ML-DSA is designed to be strongly existentially unforgeable under chosen message attack (SUF-CMA) i.e., it is expected that even if an adversary can get the honest party to sign arbitrary messages, the adversary cannot create any additional valid signatures based on the signer’s public key, including on messages for which the signer has already provided a signature). This property is not provided by classical signature schemes such as ECDSA

[seanturner]

@emanjon On the first point:

• I am not sure that there is anything to add to support RFC 2986 (PKCS#10). That RFC doesn't specify any signature algorithms for PKInfoAlgorithms nor SignatureAlgorithms (nor does RFC 5912). Once the PK and Sig algorithms are defined they can just be used. Are you just looking for something that says that?
• I guess ditto for 4210 (CMP).
• I think maybe this might be a bad reference because 6090 is Fundamental ECC Algorithms

[seanturner]

I guess my other concern here is that if we say something along the lines of the following in the ML-DSA Signatures in PKIX that we will end up with some normative dependencies:

These algorithms identifier are parameter conventions also apply to signature values for
PKCS #10 [RFC2986], CRMF (Certificate Request Message Format) [RFC4211], Certificate
Management Protocol (CMP) [I-D.ietf-lamps-rfc4210bis], and Certificate Management over
CMS (CMC) [I-D.ietf-lamps-rfc5272bis].

[seanturner]

@jakemas @bwesterb @csosto-pk PTAL at these.

On the other points:

• [x] 2nd: I am working on a PR that will add DRAFTFIPS204 as a normative reference while leaving NIST-PQC informative and this should pull in the 204 ref:

  The Module-Lattice-Based Digital Signature Algorithm (ML-DSA) is a quantum-resistant
  digital signature scheme standardized by the US National Institute of Standards
  and Technology (NIST) PQC project <xref target="NIST-PQC" format="default"></xref>
  in <xref target="DRAFTFIPS204" format="default"></xref>.

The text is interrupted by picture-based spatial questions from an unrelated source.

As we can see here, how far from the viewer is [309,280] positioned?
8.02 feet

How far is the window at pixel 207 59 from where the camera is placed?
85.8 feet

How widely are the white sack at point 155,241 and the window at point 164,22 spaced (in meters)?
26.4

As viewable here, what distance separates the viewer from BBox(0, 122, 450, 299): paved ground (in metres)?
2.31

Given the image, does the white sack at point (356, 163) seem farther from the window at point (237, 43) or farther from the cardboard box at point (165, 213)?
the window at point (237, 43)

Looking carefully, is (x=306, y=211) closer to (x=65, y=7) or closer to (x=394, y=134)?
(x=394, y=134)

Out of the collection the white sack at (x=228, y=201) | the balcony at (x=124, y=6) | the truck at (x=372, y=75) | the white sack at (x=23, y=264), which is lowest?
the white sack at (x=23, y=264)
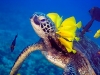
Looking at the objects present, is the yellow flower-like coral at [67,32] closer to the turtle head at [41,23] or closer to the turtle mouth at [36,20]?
the turtle head at [41,23]

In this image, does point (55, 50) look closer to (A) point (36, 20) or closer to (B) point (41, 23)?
(B) point (41, 23)

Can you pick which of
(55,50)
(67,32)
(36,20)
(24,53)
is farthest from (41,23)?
(24,53)

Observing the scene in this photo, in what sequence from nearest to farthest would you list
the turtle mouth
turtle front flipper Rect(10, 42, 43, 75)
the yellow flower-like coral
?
the turtle mouth, the yellow flower-like coral, turtle front flipper Rect(10, 42, 43, 75)

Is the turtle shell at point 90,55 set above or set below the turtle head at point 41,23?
below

• [x] 3rd: I noted this too, I like you suggestion.

• [x] 4th: Noted and addressed.

• [x] 5th: Will make it match the previous bullet by s/"tbsCertificate"/"tbsCertificate/tbsCertificateList". I also noted that the CertificateList structure doesn't match 5280 ;) It's should be CertificateList.tbsCertList not CertificateList.Certificate.

• [x] 6th: I tend to agree with you and the notes asking if this is too much.

• [x] 7th: I think there was a public comment too add this in FIPS PUB 204. I have included it, but if that comments doesn't make it we can put the old text back.